Le gouvernement du Burundi en conflit avec la médiation: “les résultats n’engageront que les participants “

Les résultats de la 5ème session du dialogue interburundais en cours à Arusha « n’engageront que les participants », a déclaré jeudi à Bujumbura M. Prosper Ntahorwamiye, secrétaire général et porte-parole du gouvernement du Burundi.

M. Ntahorwamiye s’exprimait sur les ondes de la radio associative Isanganiro en réaction à l’ouverture, sans la présence des délégués du gouvernement burundais, de la cinquième et dernière session du dialogue externe interburundais ouverte jeudi matin à Arusha (nord de la Tanzanie) par Benjamin William Mkapa, facilitateur dans ce dialogue et ancien président de Tanzanie.

Le gouvernement burundais, a-t-il affirmé, reconnaît avoir reçu tardivement la lettre de la Facilitation régionale répondant à sa correspondance demandant le report de cette session ; mais que la facilitation n’a pas répondu aux doléances soumises par le gouvernement burundais.

M. Ntahorwamiye a fait remarquer que cette lettre écrite le 23 octobre 2018, réceptionnée le 24 octobre au ministère burundais des Affaires étrangères et dont une copie est parvenue au secrétariat général du gouvernement burundais, n’a pas répondu aux questions posées par le gouvernement.

« Comme le mois d’octobre est considéré au Burundi comme une période de deuil suite aux commémorations des anniversaires de la mort du héros de l’indépendance, le prince Louis Rwagasore, et du héros de la démocratie, le président Melchior Ndadaye, le gouvernement burundais avait demandé à la Facilitation de reporter les dates de cette 5ème session du dialogue interburundais.

Ensuite, le gouvernement burundais avait proposé qu’il y ait un ordre du jour clair et net pour cette session, « ça n’a pas été fait », a-t-il laissé entendre.

En effet, a-t-il expliqué, le gouvernement burundais avait proposé à la Facilitation qu’il soit inscrit sur l’ordre du jour de cette session les modalités pratiques de mise en application de la feuille de route vers les prochaines élections burundaises de 2020, telle que convenue le 3 août dernier au chef-lieu de la province de Kayanza (nord) par les leaders des partis politiques.

Par ailleurs, a-t-il ajouté, le gouvernement burundais déplore que la Facilitation n’ait pas satisfait à une requête portant sur la précision de la liste des invités à cette session du dialogue interburundais. Là aussi, a-t-il insisté, on n’a pas eu d’échos.
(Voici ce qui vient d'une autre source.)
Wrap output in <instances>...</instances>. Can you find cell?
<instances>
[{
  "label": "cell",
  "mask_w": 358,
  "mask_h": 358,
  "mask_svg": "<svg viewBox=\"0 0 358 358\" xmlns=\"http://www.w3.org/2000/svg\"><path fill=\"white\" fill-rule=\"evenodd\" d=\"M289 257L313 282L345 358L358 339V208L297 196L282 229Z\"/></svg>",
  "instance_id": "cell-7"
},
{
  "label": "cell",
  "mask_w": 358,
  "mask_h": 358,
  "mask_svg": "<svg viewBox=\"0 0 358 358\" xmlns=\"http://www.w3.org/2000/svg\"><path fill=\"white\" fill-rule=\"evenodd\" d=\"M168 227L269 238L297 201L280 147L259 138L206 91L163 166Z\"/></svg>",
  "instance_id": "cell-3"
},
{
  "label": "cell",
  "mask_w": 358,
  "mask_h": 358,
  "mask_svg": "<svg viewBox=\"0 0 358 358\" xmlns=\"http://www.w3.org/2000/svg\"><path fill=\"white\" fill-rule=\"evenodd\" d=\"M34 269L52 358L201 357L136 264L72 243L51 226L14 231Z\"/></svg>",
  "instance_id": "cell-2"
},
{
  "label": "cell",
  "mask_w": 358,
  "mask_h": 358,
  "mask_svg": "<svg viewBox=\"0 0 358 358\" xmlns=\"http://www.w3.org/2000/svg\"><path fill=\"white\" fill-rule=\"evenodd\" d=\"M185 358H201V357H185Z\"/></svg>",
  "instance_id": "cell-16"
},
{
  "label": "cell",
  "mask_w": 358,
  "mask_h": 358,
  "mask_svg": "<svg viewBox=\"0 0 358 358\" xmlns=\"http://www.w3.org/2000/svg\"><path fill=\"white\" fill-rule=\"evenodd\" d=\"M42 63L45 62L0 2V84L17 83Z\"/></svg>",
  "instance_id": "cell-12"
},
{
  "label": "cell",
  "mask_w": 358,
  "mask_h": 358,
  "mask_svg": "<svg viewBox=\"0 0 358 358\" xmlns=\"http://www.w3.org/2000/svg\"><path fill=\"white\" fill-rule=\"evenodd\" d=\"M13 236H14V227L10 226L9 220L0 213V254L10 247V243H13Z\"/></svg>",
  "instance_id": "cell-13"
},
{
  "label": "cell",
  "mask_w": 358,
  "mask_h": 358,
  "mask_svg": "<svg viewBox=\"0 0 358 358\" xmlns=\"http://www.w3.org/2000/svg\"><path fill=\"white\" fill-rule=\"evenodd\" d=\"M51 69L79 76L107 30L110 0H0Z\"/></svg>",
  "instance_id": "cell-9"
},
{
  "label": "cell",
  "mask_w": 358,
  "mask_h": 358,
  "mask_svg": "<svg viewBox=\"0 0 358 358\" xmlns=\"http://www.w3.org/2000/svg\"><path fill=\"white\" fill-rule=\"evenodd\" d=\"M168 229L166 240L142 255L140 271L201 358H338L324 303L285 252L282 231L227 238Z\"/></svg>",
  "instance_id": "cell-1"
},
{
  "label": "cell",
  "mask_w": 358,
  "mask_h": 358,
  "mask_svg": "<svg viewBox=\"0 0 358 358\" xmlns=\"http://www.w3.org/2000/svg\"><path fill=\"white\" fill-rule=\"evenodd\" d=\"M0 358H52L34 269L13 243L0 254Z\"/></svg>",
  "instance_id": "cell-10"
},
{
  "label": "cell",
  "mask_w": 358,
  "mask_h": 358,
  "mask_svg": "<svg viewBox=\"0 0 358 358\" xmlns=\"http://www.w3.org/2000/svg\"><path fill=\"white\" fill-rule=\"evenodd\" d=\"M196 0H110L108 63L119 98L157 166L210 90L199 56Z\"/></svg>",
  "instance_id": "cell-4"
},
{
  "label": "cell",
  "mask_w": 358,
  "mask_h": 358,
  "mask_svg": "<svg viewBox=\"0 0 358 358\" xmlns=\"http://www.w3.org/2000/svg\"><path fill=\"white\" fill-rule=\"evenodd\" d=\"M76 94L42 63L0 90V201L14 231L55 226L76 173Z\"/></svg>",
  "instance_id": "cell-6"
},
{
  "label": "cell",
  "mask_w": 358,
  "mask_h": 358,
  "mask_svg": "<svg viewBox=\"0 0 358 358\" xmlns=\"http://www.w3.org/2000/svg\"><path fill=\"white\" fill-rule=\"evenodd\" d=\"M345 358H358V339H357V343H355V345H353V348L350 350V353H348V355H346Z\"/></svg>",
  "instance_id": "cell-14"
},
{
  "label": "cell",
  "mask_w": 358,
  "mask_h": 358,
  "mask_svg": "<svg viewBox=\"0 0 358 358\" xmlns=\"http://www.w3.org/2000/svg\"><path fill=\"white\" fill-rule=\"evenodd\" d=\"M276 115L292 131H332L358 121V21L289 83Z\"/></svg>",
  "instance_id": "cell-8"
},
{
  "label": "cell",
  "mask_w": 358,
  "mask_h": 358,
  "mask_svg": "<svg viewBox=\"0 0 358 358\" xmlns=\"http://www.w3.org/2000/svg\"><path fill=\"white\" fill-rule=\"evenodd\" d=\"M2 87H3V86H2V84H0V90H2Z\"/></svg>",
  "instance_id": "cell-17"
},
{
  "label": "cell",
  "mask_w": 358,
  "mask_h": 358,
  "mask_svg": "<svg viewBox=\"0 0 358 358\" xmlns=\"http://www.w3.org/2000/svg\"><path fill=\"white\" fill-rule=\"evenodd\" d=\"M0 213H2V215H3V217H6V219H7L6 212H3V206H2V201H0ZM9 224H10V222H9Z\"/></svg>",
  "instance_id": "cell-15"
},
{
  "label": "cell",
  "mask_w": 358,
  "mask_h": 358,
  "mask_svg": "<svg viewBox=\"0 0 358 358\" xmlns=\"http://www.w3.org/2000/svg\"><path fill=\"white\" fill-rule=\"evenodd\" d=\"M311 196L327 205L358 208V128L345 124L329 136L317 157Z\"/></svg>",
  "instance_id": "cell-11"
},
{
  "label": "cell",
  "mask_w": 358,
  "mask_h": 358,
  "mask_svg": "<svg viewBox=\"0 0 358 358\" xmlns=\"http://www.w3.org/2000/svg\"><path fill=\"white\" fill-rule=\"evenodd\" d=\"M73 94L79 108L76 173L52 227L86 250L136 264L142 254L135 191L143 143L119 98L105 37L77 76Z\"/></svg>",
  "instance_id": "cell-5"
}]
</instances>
« En résumé, la Facilitation n’a pas encore fait suite aux trois propositions que le gouvernement burundais lui avait soumises jusqu’aujourd’hui, du moins d’une façon formelle. Car, la lettre que nous venons de réceptionner, est celle du ministère des Affaires étrangères de la République Unie de Tanzanie, qui, lui aussi, rapporte ce que le Facilitateur lui aurait dit. J’utilise la forme conditionnelle parce que je n’ai pas de preuves ; mais la lettre le stipule ainsi », a-t-il indiqué par ailleurs.

Dans une allocution prononcée à l’ouverture de la 5ème session du dialogue externe interburundais d’Arusha, le facilitateur Mkapa a indiqué qu’il a été difficile pour la facilitation de faire un autre report de cette session suite aux réservations d’hôtels qui avaient été déjà faites et aux invitations qui avaient été déjà envoyés.

L’ex-président Mkapa a ajouté que dans la perspective des prochaines élections burundaises de 2020, la Facilitation régionale dans le dialogue interburundais va proposer une feuille de route y relative en tenant compte des propositions faite le 3 août dernier à Kayanza par une partie de la classe politique burundaise et en considérant également les propositions qui auront été émises par les participants à cette 5ème session en cours à Arusha.

Une telle synthèse, a conclu M. Mkapa, sera soumise à un futur sommet des chefs d’Etat de la Communauté Est-Africaine (CEA) qui sont les parrains politiques de ce processus burundais de paix placé sous l’égide de cette organisation d’intégration régionale africaine.

Créée en 2000, la CEA est actuellement composée de six Etats ci-après : Burundi, Kenya, Tanzanie, Ouganda, Rwanda et Soudan du Sud.